'''

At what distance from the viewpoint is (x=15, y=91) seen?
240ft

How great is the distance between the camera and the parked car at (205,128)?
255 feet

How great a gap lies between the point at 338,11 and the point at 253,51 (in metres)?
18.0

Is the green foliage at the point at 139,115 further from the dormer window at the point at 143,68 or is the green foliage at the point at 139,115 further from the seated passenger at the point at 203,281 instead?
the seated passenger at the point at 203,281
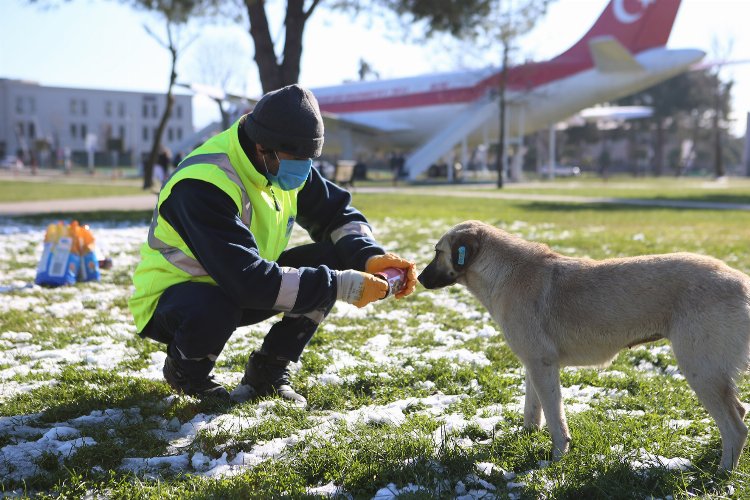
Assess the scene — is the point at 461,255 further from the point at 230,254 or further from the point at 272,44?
the point at 272,44

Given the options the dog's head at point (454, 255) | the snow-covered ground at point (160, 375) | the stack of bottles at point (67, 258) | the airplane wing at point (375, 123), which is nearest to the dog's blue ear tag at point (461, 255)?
the dog's head at point (454, 255)

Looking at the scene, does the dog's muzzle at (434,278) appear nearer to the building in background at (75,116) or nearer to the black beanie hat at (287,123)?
the black beanie hat at (287,123)

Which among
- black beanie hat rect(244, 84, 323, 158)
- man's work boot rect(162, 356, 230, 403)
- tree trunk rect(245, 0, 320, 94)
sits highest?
tree trunk rect(245, 0, 320, 94)

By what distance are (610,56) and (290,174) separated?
3745cm

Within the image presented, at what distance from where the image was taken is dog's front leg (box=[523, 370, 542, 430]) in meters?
3.39

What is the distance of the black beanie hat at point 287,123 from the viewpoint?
3.23 m

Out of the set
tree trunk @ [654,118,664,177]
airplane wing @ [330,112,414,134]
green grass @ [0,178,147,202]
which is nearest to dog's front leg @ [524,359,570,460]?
green grass @ [0,178,147,202]

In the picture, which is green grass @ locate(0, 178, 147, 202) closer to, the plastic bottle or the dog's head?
the plastic bottle

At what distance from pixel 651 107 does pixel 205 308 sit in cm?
8717

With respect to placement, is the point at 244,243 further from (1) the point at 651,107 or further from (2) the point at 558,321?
(1) the point at 651,107

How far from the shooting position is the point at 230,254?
312 cm

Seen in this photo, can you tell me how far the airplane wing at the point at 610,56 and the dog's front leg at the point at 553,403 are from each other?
3523cm

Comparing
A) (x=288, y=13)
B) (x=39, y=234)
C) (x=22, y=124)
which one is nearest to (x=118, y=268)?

'''

Print the data verbatim from the line that contains "Which among" through the last line of the data, including both of those lines.

Which among
- black beanie hat rect(244, 84, 323, 158)
- man's work boot rect(162, 356, 230, 403)
- tree trunk rect(245, 0, 320, 94)
sits highest?
tree trunk rect(245, 0, 320, 94)

By what distance are (610,56) and (290,174) separated?
3745cm

Within the image presented, at what distance from where the image was taken is dog's front leg (box=[523, 370, 542, 430]) in meters?
3.39

What is the distance of the black beanie hat at point 287,123 from the viewpoint?
3.23 m

Out of the set
tree trunk @ [654,118,664,177]
airplane wing @ [330,112,414,134]
green grass @ [0,178,147,202]
which is nearest to dog's front leg @ [524,359,570,460]?
green grass @ [0,178,147,202]

In the picture, which is green grass @ locate(0, 178, 147, 202) closer to, the plastic bottle or the dog's head?
the plastic bottle

At what distance from pixel 651 107 does pixel 205 308 sit in cm?
8717

With respect to placement, is the point at 244,243 further from (1) the point at 651,107 or further from (2) the point at 558,321?
(1) the point at 651,107

How far from the shooting position is the point at 230,254?
312 cm

Seen in this photo, can you tell me how far the airplane wing at the point at 610,56 and the dog's front leg at the point at 553,403 are from each other?
3523cm

Comparing
A) (x=288, y=13)
B) (x=39, y=234)
C) (x=22, y=124)
which one is nearest to (x=118, y=268)?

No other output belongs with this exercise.